Debbie Palmer-Green et al. J Sports Med (Hindawi Publ Corp). 2013.

Abstract

Background. Describing the frequency, severity, and causes of sports injuries and illnesses reliably is important for quantifying the risk to athletes and providing direction for prevention initiatives. Methods. Time-loss and/or medical-attention definitions have long been used in sports injury/illness epidemiology research, but the limitations to these definitions mean that some events are incorrectly classified or omitted completely, where athletes continue to train and compete at high levels but experience restrictions in their performance. Introducing a graded definition of performance-restriction may provide a solution to this issue. Results.

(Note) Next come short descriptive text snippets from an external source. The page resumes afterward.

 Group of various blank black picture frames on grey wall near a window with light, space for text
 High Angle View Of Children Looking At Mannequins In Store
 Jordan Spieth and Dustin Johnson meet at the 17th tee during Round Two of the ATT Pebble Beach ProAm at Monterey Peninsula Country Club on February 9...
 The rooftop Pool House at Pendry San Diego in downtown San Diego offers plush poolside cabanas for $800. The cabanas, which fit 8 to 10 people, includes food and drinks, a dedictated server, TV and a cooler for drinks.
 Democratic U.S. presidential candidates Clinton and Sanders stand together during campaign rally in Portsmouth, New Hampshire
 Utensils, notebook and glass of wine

Results from the Great Britain injury/illness performance project (IIPP) are presented using a performance-restriction adaptation of the accepted surveillance consensus methodologies. The IIPP involved 322 Olympic athletes (males: 172; female: 150) from 10 Great Britain Olympic sports between September 2009 and August 2012. Of all injuries (n = 565), 216 were classified as causing time-loss, 346 as causing performance-restriction, and 3 were unclassified. For athlete illnesses (n = 378), the majority (P < 0.01) resulted in time-loss (270) compared with performance-restriction (101) (7 unclassified). Conclusions. Successful implementation of prevention strategies relies on the correct characterisation of injury/illness risk factors. Including a performance-restriction classification could provide a deeper understanding of injuries/illnesses and better informed prevention initiatives.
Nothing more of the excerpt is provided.